Overview
Overview
Shisa V2.1 is an updated family of bilingual Japanese and English (JA/EN) general-purpose chat models from Shisa.AI, with this specific model being the 70 billion parameter variant based on Llama 3.3. It features a 128K context length and is designed to deliver class-leading Japanese language performance while retaining robust English capabilities. The V2.1 series incorporates an updated dataset, refined SFT and DPO recipes, and new additions for improved instruction following, translation, and Japanese-specific language nuances.
Key Capabilities
- Bilingual Proficiency: Excels in both Japanese and English language tasks, with a strong focus on Japanese performance.
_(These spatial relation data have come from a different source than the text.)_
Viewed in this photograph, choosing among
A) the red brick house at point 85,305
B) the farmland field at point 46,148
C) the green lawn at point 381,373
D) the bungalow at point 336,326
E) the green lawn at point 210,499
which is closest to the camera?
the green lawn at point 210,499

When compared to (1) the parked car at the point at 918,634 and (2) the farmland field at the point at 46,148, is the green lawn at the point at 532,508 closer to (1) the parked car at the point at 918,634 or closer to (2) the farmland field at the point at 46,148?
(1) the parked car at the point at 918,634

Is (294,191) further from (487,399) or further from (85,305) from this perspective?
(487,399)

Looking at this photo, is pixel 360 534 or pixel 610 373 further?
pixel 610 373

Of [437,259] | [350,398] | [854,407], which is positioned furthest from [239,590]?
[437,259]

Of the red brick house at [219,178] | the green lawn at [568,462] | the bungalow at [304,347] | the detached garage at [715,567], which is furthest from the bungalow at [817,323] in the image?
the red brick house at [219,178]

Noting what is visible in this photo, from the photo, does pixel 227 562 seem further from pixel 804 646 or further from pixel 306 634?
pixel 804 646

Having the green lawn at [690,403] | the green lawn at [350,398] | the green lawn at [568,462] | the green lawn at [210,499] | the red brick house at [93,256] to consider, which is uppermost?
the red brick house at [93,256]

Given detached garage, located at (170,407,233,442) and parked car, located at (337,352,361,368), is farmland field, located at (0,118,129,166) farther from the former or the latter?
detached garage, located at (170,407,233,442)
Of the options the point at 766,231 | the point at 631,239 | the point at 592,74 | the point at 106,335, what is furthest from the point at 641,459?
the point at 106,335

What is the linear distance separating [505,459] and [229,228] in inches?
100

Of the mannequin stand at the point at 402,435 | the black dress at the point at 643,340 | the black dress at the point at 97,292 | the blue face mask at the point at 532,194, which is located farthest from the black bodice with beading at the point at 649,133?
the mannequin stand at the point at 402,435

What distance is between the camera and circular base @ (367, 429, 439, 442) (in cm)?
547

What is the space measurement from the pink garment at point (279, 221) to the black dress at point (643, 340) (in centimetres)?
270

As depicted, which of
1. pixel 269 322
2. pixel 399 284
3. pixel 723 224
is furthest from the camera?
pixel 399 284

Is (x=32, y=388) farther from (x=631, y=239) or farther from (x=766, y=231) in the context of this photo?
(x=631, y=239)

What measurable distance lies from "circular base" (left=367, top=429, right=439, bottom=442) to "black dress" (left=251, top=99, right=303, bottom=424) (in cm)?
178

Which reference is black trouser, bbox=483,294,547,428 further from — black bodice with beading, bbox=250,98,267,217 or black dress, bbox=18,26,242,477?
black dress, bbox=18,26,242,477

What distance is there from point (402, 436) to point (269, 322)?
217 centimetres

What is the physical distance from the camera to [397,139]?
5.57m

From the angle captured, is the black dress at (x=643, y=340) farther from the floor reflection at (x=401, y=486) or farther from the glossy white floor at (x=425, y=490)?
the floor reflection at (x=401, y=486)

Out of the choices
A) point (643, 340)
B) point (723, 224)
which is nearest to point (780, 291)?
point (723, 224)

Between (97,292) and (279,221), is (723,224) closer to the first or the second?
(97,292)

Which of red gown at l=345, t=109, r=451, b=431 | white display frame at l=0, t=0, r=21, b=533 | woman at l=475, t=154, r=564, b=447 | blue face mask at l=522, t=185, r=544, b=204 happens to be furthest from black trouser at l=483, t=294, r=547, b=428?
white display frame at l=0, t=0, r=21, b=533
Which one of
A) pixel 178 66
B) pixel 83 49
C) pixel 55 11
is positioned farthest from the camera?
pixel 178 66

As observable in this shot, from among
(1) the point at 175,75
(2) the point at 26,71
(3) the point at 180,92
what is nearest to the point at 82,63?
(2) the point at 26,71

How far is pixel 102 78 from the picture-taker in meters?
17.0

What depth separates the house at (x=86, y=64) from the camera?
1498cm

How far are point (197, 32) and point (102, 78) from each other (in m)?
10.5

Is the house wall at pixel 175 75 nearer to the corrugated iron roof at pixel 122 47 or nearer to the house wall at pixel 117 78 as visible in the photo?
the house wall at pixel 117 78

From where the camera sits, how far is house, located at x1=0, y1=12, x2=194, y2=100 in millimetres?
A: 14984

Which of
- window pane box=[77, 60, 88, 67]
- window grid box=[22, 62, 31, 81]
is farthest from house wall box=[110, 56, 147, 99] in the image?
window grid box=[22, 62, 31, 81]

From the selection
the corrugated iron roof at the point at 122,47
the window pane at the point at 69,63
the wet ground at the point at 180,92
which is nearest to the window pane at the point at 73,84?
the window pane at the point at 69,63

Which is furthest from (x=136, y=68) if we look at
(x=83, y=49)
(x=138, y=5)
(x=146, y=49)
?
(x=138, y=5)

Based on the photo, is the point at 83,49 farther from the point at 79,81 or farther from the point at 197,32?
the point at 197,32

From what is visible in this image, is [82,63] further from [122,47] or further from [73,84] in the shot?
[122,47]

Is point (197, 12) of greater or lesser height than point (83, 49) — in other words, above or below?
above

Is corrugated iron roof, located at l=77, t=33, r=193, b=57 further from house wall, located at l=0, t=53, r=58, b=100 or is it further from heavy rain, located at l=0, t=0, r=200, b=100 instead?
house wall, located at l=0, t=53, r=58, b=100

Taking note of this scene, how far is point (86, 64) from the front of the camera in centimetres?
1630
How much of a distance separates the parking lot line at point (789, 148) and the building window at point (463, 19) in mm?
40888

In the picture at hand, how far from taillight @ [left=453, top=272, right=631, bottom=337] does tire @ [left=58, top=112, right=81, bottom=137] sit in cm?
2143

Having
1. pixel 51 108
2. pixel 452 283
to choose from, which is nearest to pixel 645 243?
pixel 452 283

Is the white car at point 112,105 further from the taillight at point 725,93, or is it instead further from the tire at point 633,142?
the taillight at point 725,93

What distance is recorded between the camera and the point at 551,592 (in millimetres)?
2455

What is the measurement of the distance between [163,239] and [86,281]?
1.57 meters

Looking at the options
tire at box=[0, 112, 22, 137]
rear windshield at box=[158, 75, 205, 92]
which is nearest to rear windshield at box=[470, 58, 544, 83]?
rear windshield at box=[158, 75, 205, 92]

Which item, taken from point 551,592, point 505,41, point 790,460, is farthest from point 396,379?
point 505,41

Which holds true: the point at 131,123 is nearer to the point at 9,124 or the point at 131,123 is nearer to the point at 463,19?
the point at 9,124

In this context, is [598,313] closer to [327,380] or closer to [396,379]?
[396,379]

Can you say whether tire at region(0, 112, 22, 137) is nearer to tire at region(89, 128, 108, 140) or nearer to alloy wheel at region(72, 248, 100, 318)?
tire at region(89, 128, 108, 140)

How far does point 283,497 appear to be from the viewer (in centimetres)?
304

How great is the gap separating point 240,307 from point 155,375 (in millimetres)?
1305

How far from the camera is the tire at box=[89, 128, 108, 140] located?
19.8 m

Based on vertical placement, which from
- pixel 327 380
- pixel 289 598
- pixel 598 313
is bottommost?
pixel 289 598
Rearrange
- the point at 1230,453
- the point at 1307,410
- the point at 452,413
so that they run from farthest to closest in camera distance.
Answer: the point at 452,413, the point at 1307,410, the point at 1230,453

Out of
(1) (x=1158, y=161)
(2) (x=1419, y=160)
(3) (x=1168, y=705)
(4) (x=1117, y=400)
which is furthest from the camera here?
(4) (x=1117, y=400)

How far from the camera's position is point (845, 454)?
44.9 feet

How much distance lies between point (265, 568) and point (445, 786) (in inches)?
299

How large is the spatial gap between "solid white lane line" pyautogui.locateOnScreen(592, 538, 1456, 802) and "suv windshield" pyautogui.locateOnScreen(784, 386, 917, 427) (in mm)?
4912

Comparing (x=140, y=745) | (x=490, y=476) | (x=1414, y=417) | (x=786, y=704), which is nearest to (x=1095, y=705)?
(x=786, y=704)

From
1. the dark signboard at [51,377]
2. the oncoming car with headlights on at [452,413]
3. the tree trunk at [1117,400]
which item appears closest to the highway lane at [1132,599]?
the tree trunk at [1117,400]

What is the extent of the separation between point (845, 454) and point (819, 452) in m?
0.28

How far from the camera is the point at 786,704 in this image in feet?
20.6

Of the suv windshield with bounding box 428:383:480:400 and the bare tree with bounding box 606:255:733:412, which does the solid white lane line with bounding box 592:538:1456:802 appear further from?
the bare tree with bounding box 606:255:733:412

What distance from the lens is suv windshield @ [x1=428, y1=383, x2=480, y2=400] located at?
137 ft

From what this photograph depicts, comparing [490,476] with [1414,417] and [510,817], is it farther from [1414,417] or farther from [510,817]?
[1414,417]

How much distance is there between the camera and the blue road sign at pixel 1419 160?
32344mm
- Enhanced Instruction Following: Benefits from new datasets and training methods aimed at better adherence to instructions.
- Reduced Cross-Lingual Token Leakage (CLTL): Significantly minimizes the output of non-Japanese tokens in Japanese text, a critical improvement for production use cases.
- Improved Performance: The Shisa V2.1 70B model approaches the performance of the previous Shisa V2 405B model in Japanese language benchmarks.
Good For
- Japanese Language Applications: Ideal for chatbots, customer service, and content generation requiring high-quality Japanese output.
- Bilingual Systems: Suitable for environments needing seamless switching and robust performance in both Japanese and English.
- Production Deployments: Addresses critical issues like Cross-Lingual Token Leakage, making it more reliable for real-world Japanese-language tasks.